Honest elections do not necessarily give power to the best candidate, but they accord that invaluable legitimacy that persuades the minority (or, in the particular case of the U.S. in 2016, the majority) peacefully to accept the outcome and offers the winner the chance to win without a measure of violence that would burn down the house in which we all reside.
When Trump was campaigning, he claimed that the U.S. electoral system was dishonest, thereby laying the groundwork for post-election challenges even before finding out the result. Trump thus created an atmosphere of suspicion and, indeed, so effectively accomplished his task that he apparently convinced not only the winner of the popular vote but also a third party candidate that Mr. Minority’s surprising “electoral vote” majority might not be believable after all. Given the Diebold electronic voting scandal when Bush was granted victory and the blatant efforts of the GOP in 2016 to discourage voters viewed as likely to vote Democrat, neutral observers who cared about the quality of U.S. democracy thought Candidate Trump might have had a point.

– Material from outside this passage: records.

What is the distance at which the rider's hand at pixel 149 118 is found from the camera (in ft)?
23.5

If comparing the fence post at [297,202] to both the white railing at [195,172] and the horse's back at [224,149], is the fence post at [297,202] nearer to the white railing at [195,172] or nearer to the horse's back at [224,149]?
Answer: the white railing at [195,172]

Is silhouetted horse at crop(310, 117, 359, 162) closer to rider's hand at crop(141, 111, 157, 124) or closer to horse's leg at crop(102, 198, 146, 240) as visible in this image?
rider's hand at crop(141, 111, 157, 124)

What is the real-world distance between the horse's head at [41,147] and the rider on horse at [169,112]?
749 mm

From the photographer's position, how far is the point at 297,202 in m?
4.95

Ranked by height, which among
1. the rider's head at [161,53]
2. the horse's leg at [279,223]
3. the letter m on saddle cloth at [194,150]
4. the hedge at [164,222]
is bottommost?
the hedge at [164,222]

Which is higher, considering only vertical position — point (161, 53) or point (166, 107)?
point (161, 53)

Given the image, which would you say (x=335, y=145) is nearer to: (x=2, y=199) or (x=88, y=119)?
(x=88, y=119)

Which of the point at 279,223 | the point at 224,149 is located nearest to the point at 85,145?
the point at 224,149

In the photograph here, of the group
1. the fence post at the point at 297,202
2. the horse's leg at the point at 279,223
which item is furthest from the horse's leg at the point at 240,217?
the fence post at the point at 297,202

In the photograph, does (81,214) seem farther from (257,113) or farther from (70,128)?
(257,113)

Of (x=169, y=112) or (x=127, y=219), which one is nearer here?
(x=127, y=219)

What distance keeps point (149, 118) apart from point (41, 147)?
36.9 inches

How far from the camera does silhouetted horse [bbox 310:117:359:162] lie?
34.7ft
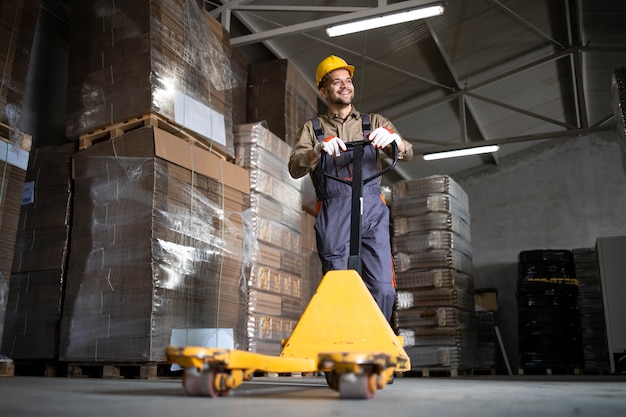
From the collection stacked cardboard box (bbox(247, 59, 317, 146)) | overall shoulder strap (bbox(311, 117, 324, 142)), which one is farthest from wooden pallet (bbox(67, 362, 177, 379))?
stacked cardboard box (bbox(247, 59, 317, 146))

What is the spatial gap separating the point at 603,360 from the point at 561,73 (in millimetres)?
5689

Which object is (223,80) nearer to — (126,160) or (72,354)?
(126,160)

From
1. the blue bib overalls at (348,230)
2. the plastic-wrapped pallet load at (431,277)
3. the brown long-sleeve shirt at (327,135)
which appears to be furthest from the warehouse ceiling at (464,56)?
the blue bib overalls at (348,230)

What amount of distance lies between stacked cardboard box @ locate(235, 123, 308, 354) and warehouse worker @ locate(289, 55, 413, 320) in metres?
2.17

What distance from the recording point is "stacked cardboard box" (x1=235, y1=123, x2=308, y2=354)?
5613 millimetres

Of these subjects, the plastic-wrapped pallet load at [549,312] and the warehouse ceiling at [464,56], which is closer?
the warehouse ceiling at [464,56]

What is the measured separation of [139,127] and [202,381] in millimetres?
3630

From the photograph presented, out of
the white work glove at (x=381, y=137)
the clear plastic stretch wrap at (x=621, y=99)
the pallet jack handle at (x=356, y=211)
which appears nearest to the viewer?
the pallet jack handle at (x=356, y=211)

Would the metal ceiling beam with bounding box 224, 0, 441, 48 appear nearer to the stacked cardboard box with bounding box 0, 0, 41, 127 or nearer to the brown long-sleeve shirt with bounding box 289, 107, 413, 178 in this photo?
the stacked cardboard box with bounding box 0, 0, 41, 127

But now the candidate being offered victory despite coming in second suddenly no longer seems to care about the honesty of the election, instead preferring to get it all over with as fast as possible. Instead of demanding honest recounts, he denounces the established legal process as “ridiculous” and a “scam.” Trump not only criticized his opponents for the recount but took the opportunity once again to call the electoral process dishonest, thus underscoring the need for recounts…indeed implying that the whole nationwide election should be reviewed, recounted, or dismissed and reheld.

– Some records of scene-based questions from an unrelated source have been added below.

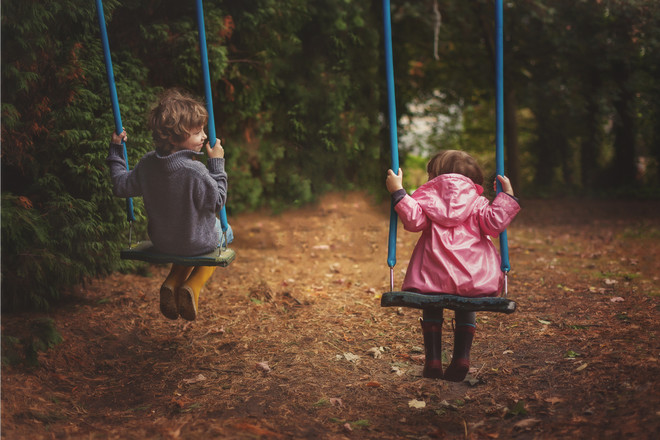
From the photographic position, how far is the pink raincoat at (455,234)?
11.7 ft

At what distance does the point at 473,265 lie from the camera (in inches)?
141

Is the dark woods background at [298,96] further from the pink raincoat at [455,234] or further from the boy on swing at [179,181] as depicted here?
the pink raincoat at [455,234]

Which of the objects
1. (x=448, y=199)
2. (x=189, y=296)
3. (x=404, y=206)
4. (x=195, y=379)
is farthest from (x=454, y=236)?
(x=195, y=379)

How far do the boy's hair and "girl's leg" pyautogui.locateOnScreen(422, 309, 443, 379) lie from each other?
1.81m

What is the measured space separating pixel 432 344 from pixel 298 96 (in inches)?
236

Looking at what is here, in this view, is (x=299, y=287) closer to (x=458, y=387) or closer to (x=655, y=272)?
(x=458, y=387)

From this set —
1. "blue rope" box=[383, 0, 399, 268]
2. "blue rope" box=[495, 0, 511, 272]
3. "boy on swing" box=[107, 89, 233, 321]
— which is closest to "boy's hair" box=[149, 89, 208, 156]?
"boy on swing" box=[107, 89, 233, 321]

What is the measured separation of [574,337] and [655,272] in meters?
2.75

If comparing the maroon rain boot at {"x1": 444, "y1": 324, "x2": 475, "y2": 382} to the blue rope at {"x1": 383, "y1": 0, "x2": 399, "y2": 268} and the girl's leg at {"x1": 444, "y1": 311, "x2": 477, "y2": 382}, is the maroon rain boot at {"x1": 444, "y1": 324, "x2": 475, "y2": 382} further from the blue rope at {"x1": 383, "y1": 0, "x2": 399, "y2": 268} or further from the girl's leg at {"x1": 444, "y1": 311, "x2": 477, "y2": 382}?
the blue rope at {"x1": 383, "y1": 0, "x2": 399, "y2": 268}

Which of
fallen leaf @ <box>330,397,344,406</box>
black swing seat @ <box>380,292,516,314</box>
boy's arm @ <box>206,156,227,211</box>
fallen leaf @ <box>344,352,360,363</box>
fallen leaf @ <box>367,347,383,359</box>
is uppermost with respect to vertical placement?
boy's arm @ <box>206,156,227,211</box>

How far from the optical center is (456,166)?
12.4 feet

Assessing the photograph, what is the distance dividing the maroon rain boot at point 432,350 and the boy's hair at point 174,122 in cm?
184

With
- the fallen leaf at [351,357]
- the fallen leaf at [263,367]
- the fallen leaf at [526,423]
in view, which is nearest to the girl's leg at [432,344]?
the fallen leaf at [526,423]

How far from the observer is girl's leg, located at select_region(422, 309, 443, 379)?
375 cm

Does he know something we do not know about the odd shift in Wisconsin political attitudes? Is power simply more important than the integrity of the electoral system that so profoundly concerned Mr. Trump only a couple months ago?

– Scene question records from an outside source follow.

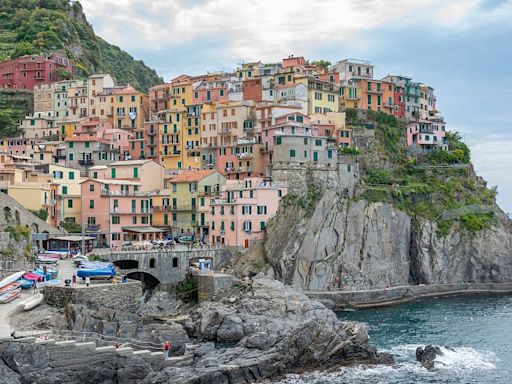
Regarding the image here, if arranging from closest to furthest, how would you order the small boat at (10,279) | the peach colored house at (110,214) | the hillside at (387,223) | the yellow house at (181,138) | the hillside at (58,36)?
the small boat at (10,279)
the hillside at (387,223)
the peach colored house at (110,214)
the yellow house at (181,138)
the hillside at (58,36)

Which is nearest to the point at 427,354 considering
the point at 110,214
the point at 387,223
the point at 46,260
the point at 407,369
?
the point at 407,369

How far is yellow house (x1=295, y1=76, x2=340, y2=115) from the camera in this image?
96.2m

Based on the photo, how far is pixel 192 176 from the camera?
3396 inches

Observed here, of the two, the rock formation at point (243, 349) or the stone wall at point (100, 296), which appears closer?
the rock formation at point (243, 349)

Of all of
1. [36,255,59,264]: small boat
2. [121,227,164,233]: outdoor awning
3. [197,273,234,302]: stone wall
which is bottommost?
[197,273,234,302]: stone wall

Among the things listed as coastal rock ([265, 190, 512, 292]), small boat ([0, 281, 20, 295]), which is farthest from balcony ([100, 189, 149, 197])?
small boat ([0, 281, 20, 295])

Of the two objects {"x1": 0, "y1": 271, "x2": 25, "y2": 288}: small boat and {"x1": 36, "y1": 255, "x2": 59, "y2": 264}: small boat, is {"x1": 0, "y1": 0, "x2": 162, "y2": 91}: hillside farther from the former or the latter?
{"x1": 0, "y1": 271, "x2": 25, "y2": 288}: small boat

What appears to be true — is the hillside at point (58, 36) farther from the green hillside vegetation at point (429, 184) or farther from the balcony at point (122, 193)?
the green hillside vegetation at point (429, 184)

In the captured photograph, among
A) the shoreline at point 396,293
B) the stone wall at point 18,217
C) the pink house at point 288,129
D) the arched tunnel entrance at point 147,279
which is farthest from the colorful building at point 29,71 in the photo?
the shoreline at point 396,293

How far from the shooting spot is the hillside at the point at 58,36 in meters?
131

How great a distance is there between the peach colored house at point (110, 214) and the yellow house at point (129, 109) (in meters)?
25.6

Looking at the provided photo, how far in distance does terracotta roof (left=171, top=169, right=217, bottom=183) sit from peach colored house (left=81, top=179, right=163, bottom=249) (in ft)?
20.5

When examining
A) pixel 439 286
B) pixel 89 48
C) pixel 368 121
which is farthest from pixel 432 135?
pixel 89 48

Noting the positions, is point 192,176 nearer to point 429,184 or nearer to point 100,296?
point 429,184
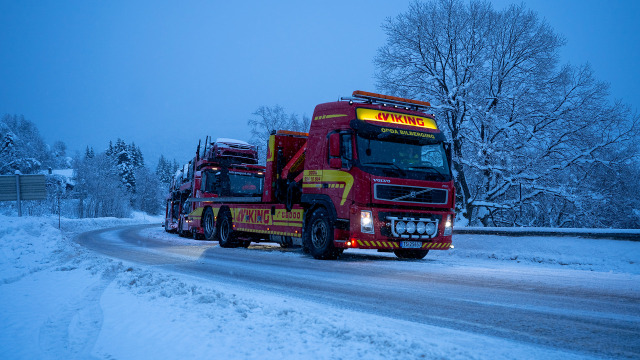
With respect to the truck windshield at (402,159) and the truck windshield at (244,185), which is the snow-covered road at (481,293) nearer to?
the truck windshield at (402,159)

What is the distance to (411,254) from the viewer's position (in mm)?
11969

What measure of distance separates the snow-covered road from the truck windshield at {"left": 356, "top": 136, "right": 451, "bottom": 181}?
1987 mm

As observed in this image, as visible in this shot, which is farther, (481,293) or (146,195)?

It is indisputable that it is Hillary, who by the latest count got two million more vote, is the candidate with the “mandate”–weak as it may be, but Trump is nonetheless the one headed for power: does he not want his march into the White House to be unsullied by suspicion? A wise winner might offer to pay for whatever recounts may be requested, the better to pave the way for his coming triumph.
Why rush to condemn the legal process of ensuring that his victory be seen as legitimate?